### Passage shown
>> begin

How does $\frac {1} {a^n}$ compare to $\frac {1} {b^n}$ when $a>b$ and $n>0$? To put it briefly, my question is : suppose $a>b$ and $n>0$, how does $\frac {1} {a^n}$ compare to  $\frac {1} {b^n}$ ? 
I have considered various cases without arriving at finding a general rule. 
In view of deriving  the order relation between $\frac {1}{a^n}$ and $\frac {1}{b^n}$ in each case, I use this rule : let a given ordering relation ( greater than/ less than)  hold between $N$ and $M$, then 


*

*if $N$ and $M$ have the same sign, their ( multiplicative)  inverses have the reverse order 

*if $N$ and $M$ have opposite signs, then, the ( multiplicative ) inverses preserve the order. 
I apply this rule to the $n$th power of $a$ and of $b$, previously ordered in each case.

>> end

### Stated goal 1
Reproduce the thread about reciprocals of powers from "In view of deriving" up to and including "preserve the order.".
The thread about reciprocals of powers and the records that follow it come from unrelated sources.

### Input rows

>> begin

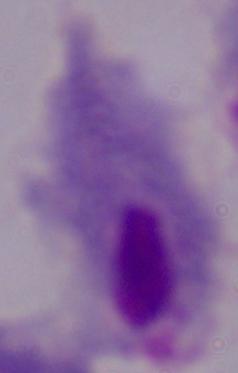
Summary:
  - Magnification: 1000x
  - Modality: micrograph
  - Identification: trichomonad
Identify the cell.
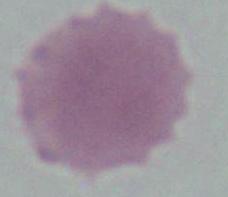

An erythrocyte.

Photomicrograph. 1000x magnification.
Name the parasite shown.
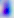

Toxoplasma gondii.

magnification = 400x
modality = photomicrograph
Assess this cell for malaria.
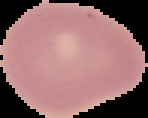

Uninfected.

Summary:
  - Image type: cell region segmented out of the field of view; surrounding area masked to black
  - Preparation: thin blood smear
  - Image size: 148×118 pixels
Identify the parasite.
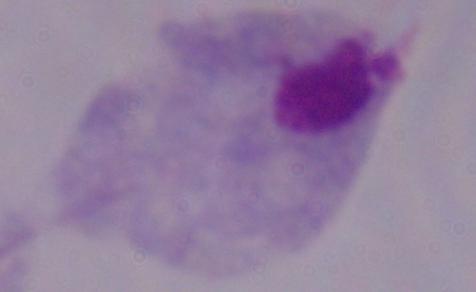

This is a trichomonad.

1000x magnification. Photomicrograph.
Report the malaria status of this cell.
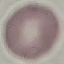
Uninfected.

stain = Giemsa
preparation = thin blood film
capture = smartphone camera at the microscope eyepiece
image type = automatically extracted cell patch, resized to 64 × 64 pixels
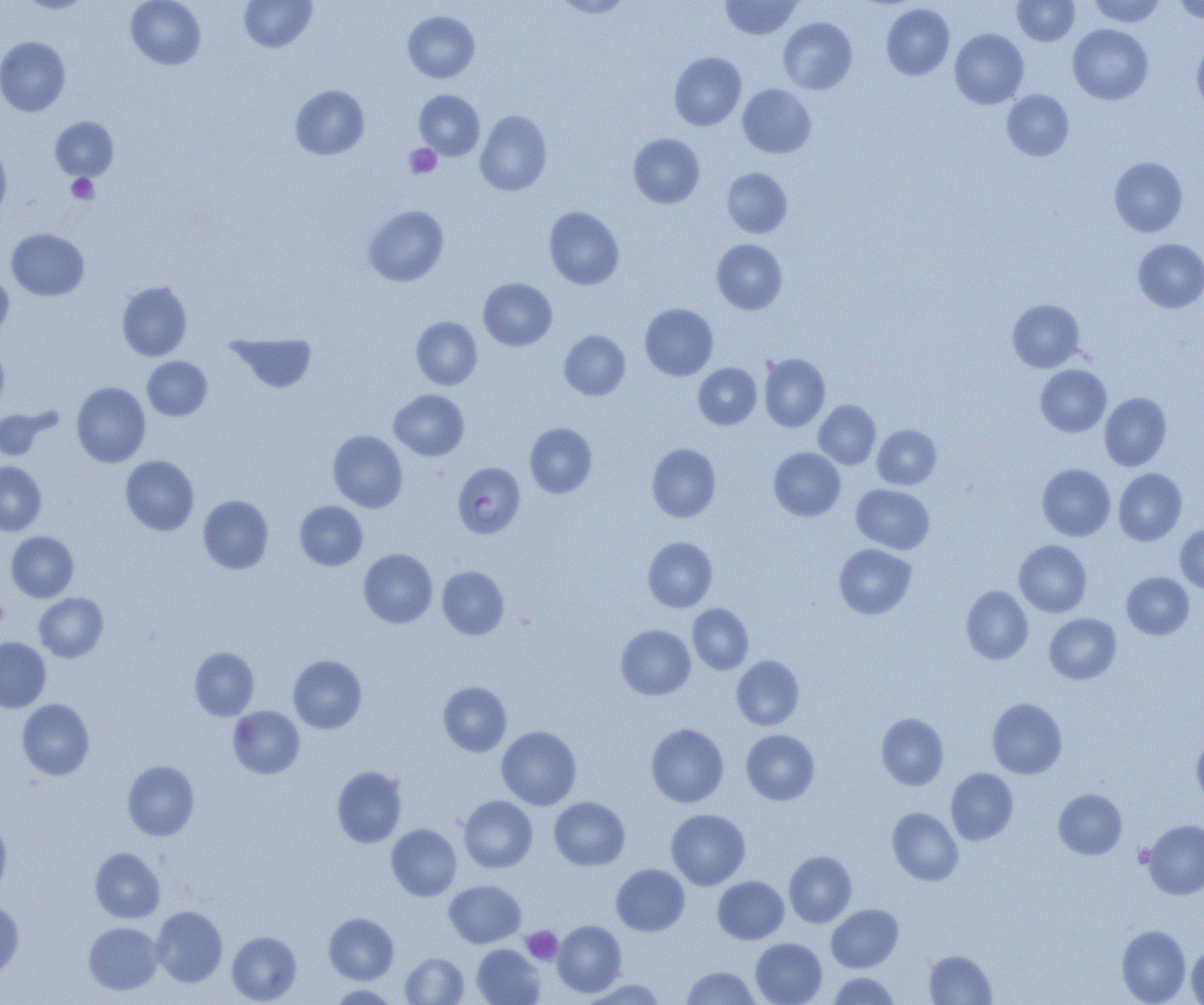 Approximate bounding boxes as (x1,y1)-(x2,y2) corner pairs in pixels. Uninfected red blood cell locations: (19,0)-(92,13), (125,0)-(206,69), (239,0)-(317,52), (554,0)-(633,18), (1012,0)-(1079,46), (1088,0)-(1166,27), (1174,0)-(1204,24), (721,1)-(801,39), (881,4)-(954,80), (403,11)-(479,82), (779,18)-(857,94), (1068,24)-(1153,104), (950,29)-(1028,109), (0,37)-(70,116), (1192,39)-(1204,113), (669,52)-(746,131), (737,84)-(816,158), (290,85)-(369,160), (414,90)-(484,160), (1002,90)-(1074,161), (475,110)-(552,195), (50,117)-(118,181), (628,134)-(704,208), (0,142)-(11,221), (1109,157)-(1187,237), (722,168)-(792,238), (363,205)-(448,286), (544,206)-(624,290), (7,228)-(89,301), (712,239)-(787,314), (1133,239)-(1204,313), (0,269)-(13,339), (478,278)-(557,351), (117,281)-(192,361), (1008,299)-(1084,372), (640,304)-(718,381), (411,316)-(482,390), (559,331)-(630,400), (227,334)-(316,393), (0,341)-(8,415), (759,353)-(830,432), (142,357)-(212,420), (693,363)-(761,429), (1036,365)-(1111,436), (71,382)-(150,467), (389,390)-(469,460), (1100,392)-(1172,471), (813,400)-(880,470), (0,407)-(57,461), (525,423)-(597,498), (872,424)-(941,489), (328,430)-(407,512), (646,443)-(721,522), (769,448)-(845,521), (120,455)-(199,535), (0,462)-(46,535), (1037,464)-(1115,541), (1114,468)-(1186,546), (852,484)-(935,554), (198,496)-(273,574), (295,501)-(367,570), (1175,524)-(1204,593), (6,531)-(79,602), (643,537)-(717,612), (1014,540)-(1092,617), (834,544)-(916,619), (359,549)-(437,628), (437,566)-(509,640), (1122,572)-(1194,639), (961,586)-(1033,664), (34,593)-(108,662), (687,604)-(753,674), (1044,613)-(1121,684), (616,625)-(695,700), (0,637)-(50,712), (190,647)-(259,720), (288,655)-(366,734), (732,655)-(804,730), (438,682)-(511,756), (987,698)-(1066,778), (17,699)-(94,780), (228,706)-(304,779), (876,713)-(948,790), (646,723)-(728,807), (497,726)-(581,810), (741,730)-(819,805), (1192,734)-(1204,810), (122,760)-(199,840), (332,766)-(406,848), (945,768)-(1018,845), (1053,788)-(1127,859), (459,796)-(537,872), (549,797)-(629,870), (887,808)-(963,885), (666,809)-(750,889), (1142,819)-(1204,900), (0,820)-(10,897), (386,824)-(461,901), (90,847)-(164,923), (784,851)-(856,927), (611,864)-(689,936), (712,876)-(789,944), (444,880)-(525,948), (0,900)-(23,977), (826,904)-(903,972), (151,906)-(227,987), (324,913)-(399,984), (552,920)-(626,997), (84,922)-(163,995), (1116,925)-(1191,1005), (227,931)-(301,1004), (751,938)-(827,1005), (472,944)-(545,1005), (1187,945)-(1204,1004), (924,950)-(996,1004), (401,953)-(468,1004), (682,966)-(760,1004), (828,972)-(899,1004), (582,979)-(666,1005), (329,985)-(399,1004). Plasmodium falciparum-infected red blood cell locations: (453,462)-(525,538). Platelet locations: (405,144)-(441,179), (66,174)-(98,204), (0,598)-(8,630), (522,927)-(562,964). Slide-level diagnosis: Plasmodium falciparum. Light microscopy. Captured at 1000x magnification. One field of a larger specimen. Image is 1204×1005 pixels. Thin blood smear.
Give the position of every Plasmodium parasite visible.
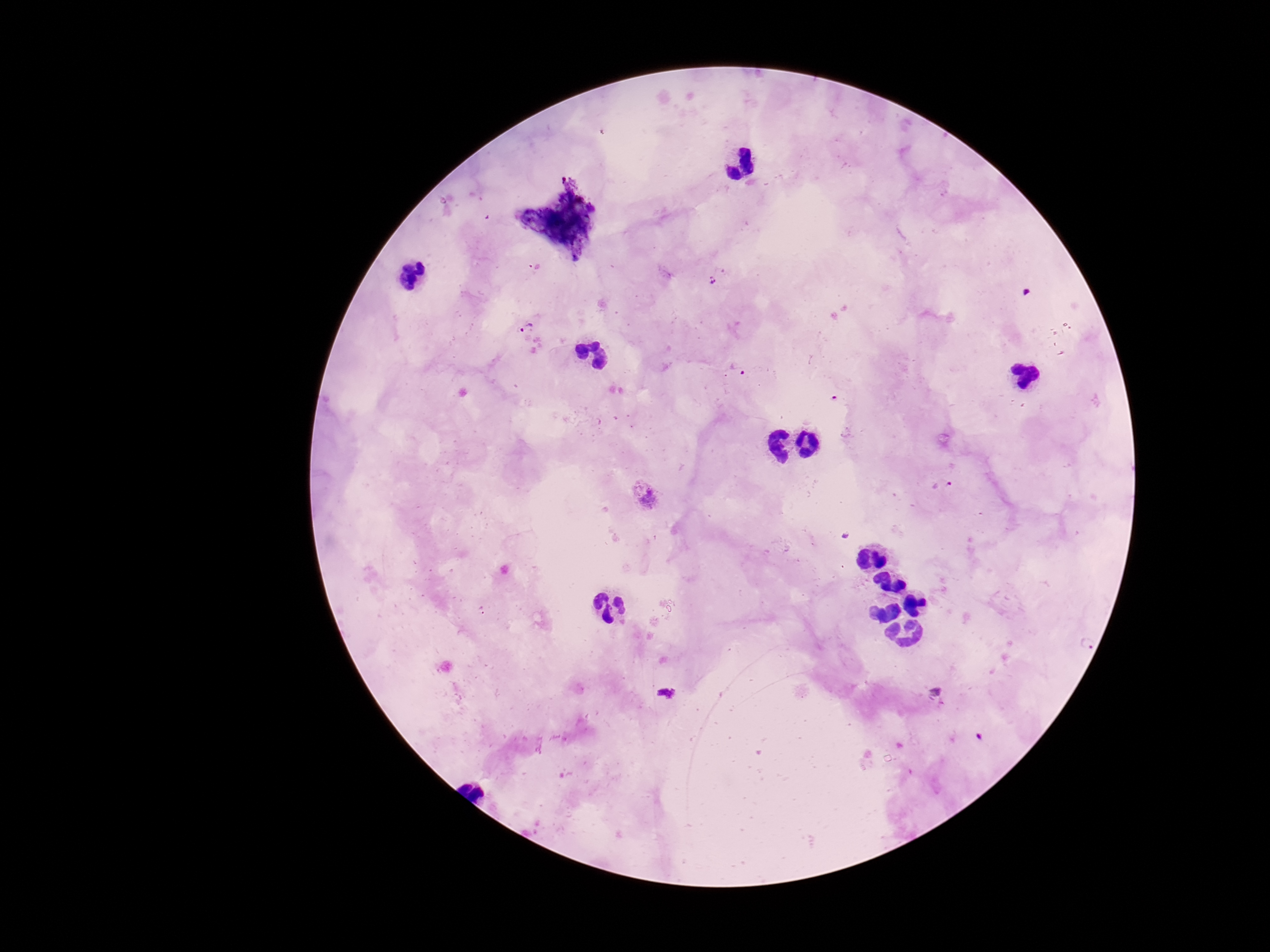

Approximate centers as {x, y} in pixels.
Plasmodium parasites: {711, 279}, {526, 329}, {740, 368}, {941, 484}, {648, 498}.

Image is 1270×952 pixels. Photographed through the microscope eyepiece with a smartphone camera. Thick blood smear. One field from this slide. Patient malaria status: infected. Giemsa stain. 100x magnification.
Point out every malaria parasite.
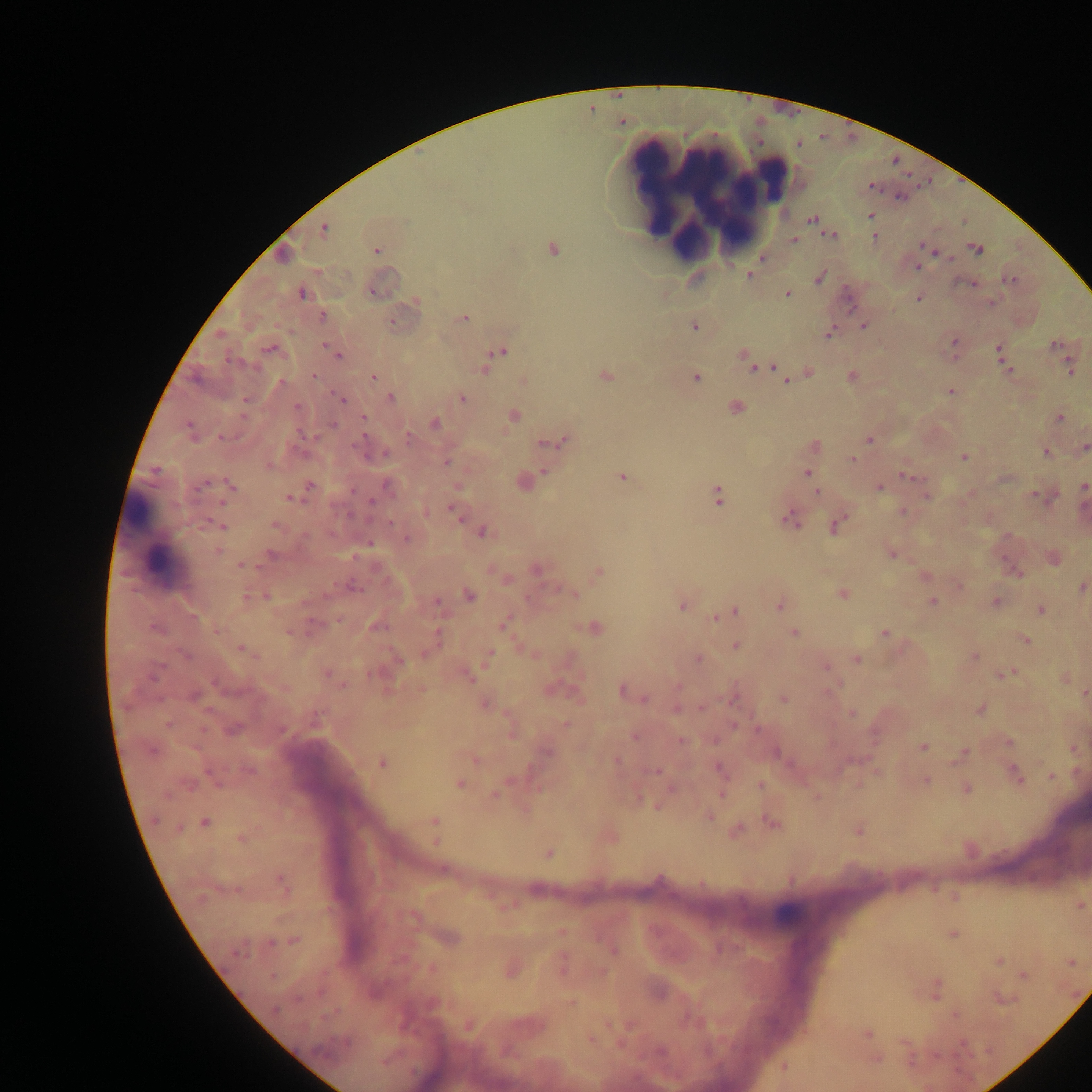

Approximate centers as (x, y) in pixels.
Malaria parasites: (870, 186), (870, 215), (812, 219), (323, 229), (824, 230), (832, 235), (874, 237), (793, 239), (922, 244), (975, 248), (552, 249), (376, 250), (933, 252), (282, 255), (763, 256), (918, 267), (748, 275), (819, 277), (1009, 279), (972, 284), (301, 293), (788, 293), (918, 297), (415, 302), (991, 302), (322, 317), (463, 318), (392, 322), (863, 325), (693, 326), (829, 332), (1055, 344), (327, 345), (954, 345), (269, 348), (497, 351), (999, 352), (742, 353), (337, 355), (1069, 366), (752, 367), (773, 367), (486, 369), (1008, 370), (808, 371), (314, 376), (605, 376), (851, 376), (372, 377), (695, 377), (524, 380), (786, 380), (950, 391), (390, 398), (462, 398), (342, 399), (734, 406), (514, 415), (1059, 418), (363, 419), (434, 423), (190, 430), (409, 437), (868, 439), (564, 440), (545, 442), (813, 446), (1084, 447), (1046, 451), (380, 454), (964, 456), (852, 459), (446, 460), (544, 470), (806, 473), (811, 475), (623, 476), (908, 477), (522, 482), (229, 486), (309, 486), (388, 486), (457, 486), (1083, 486), (878, 487), (816, 491), (969, 494), (718, 495), (926, 495), (1033, 495), (1043, 495), (289, 497), (454, 510), (902, 511), (791, 518), (837, 524), (221, 525), (276, 525), (482, 531), (406, 537), (369, 542), (217, 551), (890, 552), (1052, 558), (242, 565), (537, 569), (597, 572), (496, 573), (1017, 573), (503, 576), (925, 576), (958, 584), (351, 587), (1081, 587), (842, 592), (573, 593), (470, 595), (265, 596), (995, 601), (437, 602), (933, 602), (681, 603), (780, 604), (1041, 609), (732, 611), (720, 615), (503, 622), (375, 625), (594, 627), (794, 632), (884, 632), (436, 639), (1025, 639), (521, 645), (735, 645), (240, 648), (488, 657), (974, 657), (856, 658), (697, 659), (397, 660), (825, 666), (1006, 673), (328, 674), (466, 675), (1063, 677), (552, 688), (422, 689), (624, 691), (1084, 693), (783, 698), (485, 703), (677, 707), (979, 709), (852, 713), (733, 724), (566, 725), (232, 728), (758, 729), (635, 736), (679, 740), (1009, 742), (922, 747), (1074, 747), (546, 752), (776, 752), (963, 753), (473, 759), (616, 761), (381, 762), (720, 769), (655, 771), (1016, 774), (1051, 776), (925, 780), (459, 783), (759, 785), (859, 785), (671, 788), (965, 788), (721, 793), (494, 795), (817, 797), (656, 807), (708, 815), (433, 821), (772, 822), (204, 823), (857, 829), (735, 830), (435, 835), (608, 836), (242, 838), (548, 853), (443, 871), (282, 883), (954, 896), (1079, 905), (562, 932), (952, 934), (448, 938), (293, 941), (613, 950), (998, 960), (1071, 961), (562, 964), (511, 969), (1023, 975), (936, 990), (1000, 998), (571, 1001), (955, 1014), (468, 1024), (866, 1034), (590, 1039), (875, 1058), (783, 1067).

{
  "country": "Ghana",
  "leukocyte_locations": "approximate centers as (x, y) in pixels: (717, 202), (156, 539), (788, 915)",
  "preparation": "thick blood film",
  "field_of_view": "single",
  "capture": "mobile-phone photograph through a microscope",
  "image_size": "1092×1092 pixels"
}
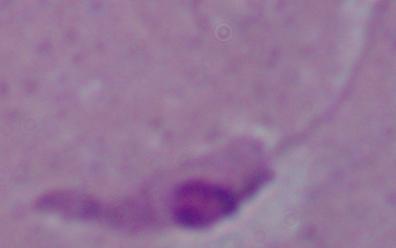

Summary:
  - Magnification: 1000x
  - Modality: micrograph
  - Identification: Leishmania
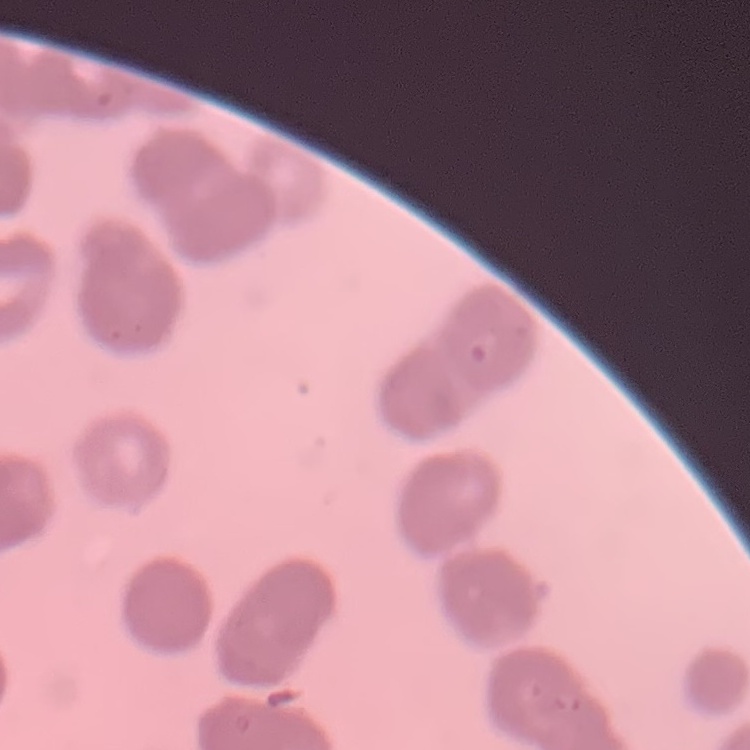

erythrocyte morphology = rouleaux formation
preparation = thin blood film
image type = one tile cut from a larger photomicrograph
stain = Field's or Giemsa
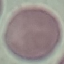

result: no malaria parasites detected
image_type: automatically extracted cell patch, resized to 64 × 64 pixels
capture: smartphone through the microscope eyepiece
preparation: thin blood film
stain: Giemsa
Identify the parasite.
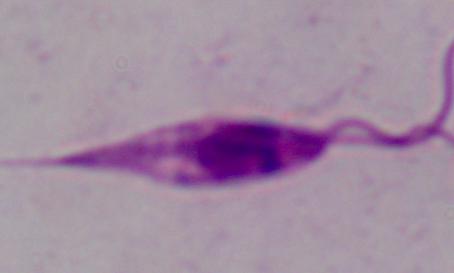

Leishmania.

1000x magnification. Micrograph.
Name the parasite shown.
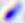
This is Toxoplasma gondii.

Micrograph. 400x magnification.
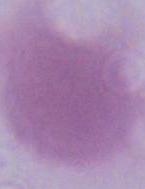
Summary:
  - Identification: erythrocyte
  - Modality: micrograph
  - Magnification: 1000x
Assess this cell for malaria.
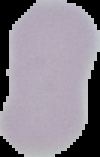

It is uninfected.

From a thin blood film. Segmented cell region on a black background. Image is 100×157 pixels.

>> end

### Stated goal 2
In the records, swap "smartphone camera" for "mobile phone camera" in the lines from the line with "stain = Giemsa" up to and including the line with "image type = automatically", keeping everything else unchanged. Return only those lines.

### Worked answer 1
In view of deriving  the order relation between $\frac {1}{a^n}$ and $\frac {1}{b^n}$ in each case, I use this rule : let a given ordering relation ( greater than/ less than)  hold between $N$ and $M$, then 


*

*if $N$ and $M$ have the same sign, their ( multiplicative)  inverses have the reverse order 

*if $N$ and $M$ have opposite signs, then, the ( multiplicative ) inverses preserve the order.

### Worked answer 2
stain = Giemsa
preparation = thin blood film
capture = mobile phone camera at the microscope eyepiece
image type = automatically extracted cell patch, resized to 64 × 64 pixels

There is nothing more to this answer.